De retour chez elle pour constater les dégâts, Merliana Siregar, 58 ans, est dévastée.
"Tout a été détruit", lâche-t-elle. "Comment je me sens en voyant ma maison où j'ai vécu si longtemps, à ce point détruite ? J'ai envie de pleurer", dit-elle. "Nous sommes tellement endettés. Mais maintenant, il n'y a plus aucun espoir. Tout est détruit. Nous ne savons pas ce que nous mangerons demain".
Seuls des objets accrochés en hauteur sur les murs, deux tableaux encadrés représentant Jésus et des photos des filles du couple, ont été épargnés.
Merliana dit n'avoir jamais vu une montée des eaux aussi soudaine.
La famille s'est d'abord réfugiée sur une plateforme surélevée derrière la maison alors que les eaux continuaient de monter, mais s'est vite retrouvée à court de provisions.
Un voisin les a aidés, ainsi que leurs proches, à traverser les zones inondées pour gagner une hauteur, mais ils se sont retrouvés dehors, luttant pour leur survie.
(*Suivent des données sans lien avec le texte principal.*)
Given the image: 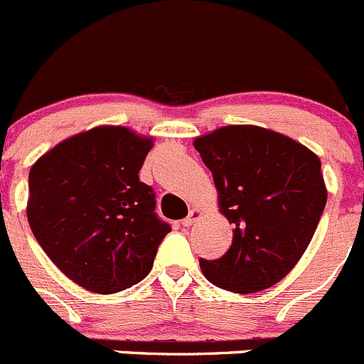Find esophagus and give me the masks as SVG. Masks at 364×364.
Returning <instances> with one entry per match:
<instances>
[{"mask_svg": "<svg viewBox=\"0 0 364 364\" xmlns=\"http://www.w3.org/2000/svg\"><path fill=\"white\" fill-rule=\"evenodd\" d=\"M199 217H200V210H197V208H192V210H190L188 217H186L185 220L181 222L183 228H190V225H192L193 222H196Z\"/></svg>", "mask_w": 364, "mask_h": 364, "instance_id": "34e87169", "label": "esophagus"}]
</instances>
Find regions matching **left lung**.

"Nous voulions évacuer, mais le courant était trop fort. Nous n'avions pas d'autre choix que de rester là. J'était gelée, comme tout le monde. Les enfants n'arrêtaient pas de pleurer", se souvient-elle.
La famille est actuellement hébergée par des amis et dépend d'une aide gouvernementale limitée. Le mari de Merliana, Edo Sitompul s'inquiète aussi pour la suite.
"S'il n'y a pas d'aide pour réparer cette maison, cet accès routier et l'accès à la rivière, on est dans le flou", souligne-t-il, espérant que le gouvernement réparera "tout" et "rapidement".
- "Traumatisée" -
Plus loin, Lestari Manurung, commerçante, marche dans l'eau qui ne s'est pas encore retirée des rues principales du village. Sans abri depuis la catastrophe, elle cherche un moyen de rejoindre des proches à la grande ville la plus proche, Medan.
Les eaux ont charrié des troncs d'arbre qui ont ravagé sa maison, décrit-elle. Elle aussi, comme beaucoup d'autres dans la région, se dit stupéfaite de la rapidité avec laquelle les flots ont déferlé.
"C'était comme dans un cauchemar. Comment l'eau a-t-elle pu monter aussi vite ? Je n'ai pas pu sauver mes affaires", ajoute-t-elle, avouant être traumatisée.
Cette vendeuse de fruits de 45 ans est parvenue à se réfugier dans un centre pour personnes évacuées, dans des conditions sommaires. "Nous en avions marre des nouilles instantanées, mais c'était mieux que de n'avoir rien à manger et mourir de faim", reconnait-elle.
Elle espère que les sinistrés recevront de l'aide.
"Le plus important c'est une maison. Une maison simple pour que nous puissions rentrer" chez nous, souligne-t-elle.